- Task brief: From the first line to the last, give the records again exactly.

[Opening Given records section]

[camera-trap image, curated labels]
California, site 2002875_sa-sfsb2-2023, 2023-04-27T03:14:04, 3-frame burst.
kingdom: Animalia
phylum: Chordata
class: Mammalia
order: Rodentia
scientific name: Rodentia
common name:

[Closing Given records section]

- Result of the exercise:
[camera-trap image, curated labels]
California, site 2002875_sa-sfsb2-2023, 2023-04-27T03:14:04, 3-frame burst.
kingdom: Animalia
phylum: Chordata
class: Mammalia
order: Rodentia
scientific name: Rodentia
common name:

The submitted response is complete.